_Aufgabe_.
Beantworte mithilfe des Textes über die Befragung von Ingenieuren diese Fragen:
(a) Ingenieure welcher Branchen legen beim Thema Geräuschentwicklung vor allem Wert auf Perfektion?
(b) Für Konstrukteure welcher Branche spielt das Gewicht eine zentrale Rolle?
(c) Aus wie vielen Branchen insgesamt stammen die untersuchten Unternehmen?
___ Gegebener Text
Beim Thema Geräuschentwicklung legen vor allem Ingenieure in der Medizintechnik, der Automotive- oder Aerospace Branche Wert auf Perfektion, während es bei den anderen Befragten eine eher untergeordnete Rolle spielt. Branchen in denen Lärm irrelevant ist, partizipieren von etablierten Standardkomponenten mit gutem Preis-Leistungsverhältnis.
Ähnlich beim Thema Gewicht: Während es für Konstrukteure in der Luft- und Raumfahrttechnik eine zentrale Rolle spielt, ist es für Ingenieure anderer Branchen eine sekundäre Größe. Auch hier lassen sich durch den Endkunden Kosten im Einkauf sparen und seitens igus® dem Over-Engineering bewusst entgegensteuern. Erstaunlich ist, dass für knapp die Hälfte aller Befragten Unternehmen aus den insgesamt 25 untersuchten Branchen das Thema Montagezeit weniger wichtig ist und auch Wartungsintervalle eine eher untergeordnete Rolle spielen.
______
___ Vorliegende Datensätze
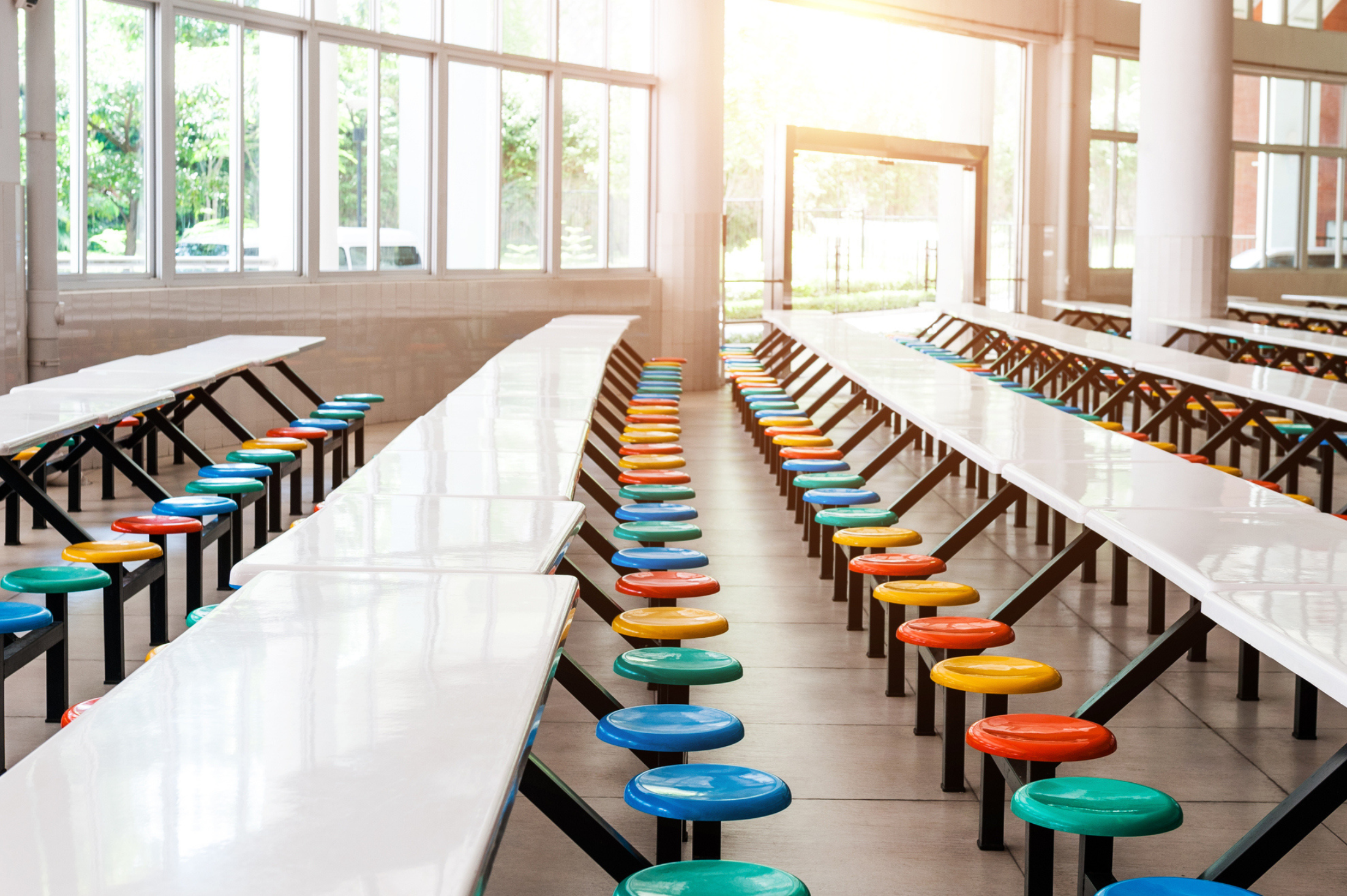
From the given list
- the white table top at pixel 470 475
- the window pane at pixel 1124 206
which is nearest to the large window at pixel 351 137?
the white table top at pixel 470 475

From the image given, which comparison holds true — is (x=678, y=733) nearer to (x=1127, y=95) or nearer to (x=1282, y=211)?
(x=1127, y=95)

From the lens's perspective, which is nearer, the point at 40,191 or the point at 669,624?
the point at 669,624

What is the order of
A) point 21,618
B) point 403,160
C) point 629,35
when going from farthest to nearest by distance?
point 629,35
point 403,160
point 21,618

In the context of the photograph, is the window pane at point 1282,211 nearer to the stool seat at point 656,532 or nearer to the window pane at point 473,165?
the window pane at point 473,165

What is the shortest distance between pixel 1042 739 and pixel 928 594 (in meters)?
1.01

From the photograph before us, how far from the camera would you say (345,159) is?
952cm

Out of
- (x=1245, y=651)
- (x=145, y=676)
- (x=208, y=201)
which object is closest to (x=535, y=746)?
(x=145, y=676)

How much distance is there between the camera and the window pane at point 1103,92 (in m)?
15.0

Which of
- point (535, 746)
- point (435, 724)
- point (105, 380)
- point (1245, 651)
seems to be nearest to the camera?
point (435, 724)

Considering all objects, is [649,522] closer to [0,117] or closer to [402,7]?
[0,117]

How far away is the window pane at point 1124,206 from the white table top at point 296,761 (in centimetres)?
1457

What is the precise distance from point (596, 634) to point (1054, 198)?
1177 cm

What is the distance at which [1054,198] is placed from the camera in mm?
14672

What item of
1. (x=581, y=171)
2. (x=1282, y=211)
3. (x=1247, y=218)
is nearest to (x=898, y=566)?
(x=581, y=171)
______
_Lösung_.
(a) Aus der Medizintechnik, der Automotive- und der Aerospace Branche.
(b) Aus der Luft- und Raumfahrttechnik.
(c) Aus 25 Branchen.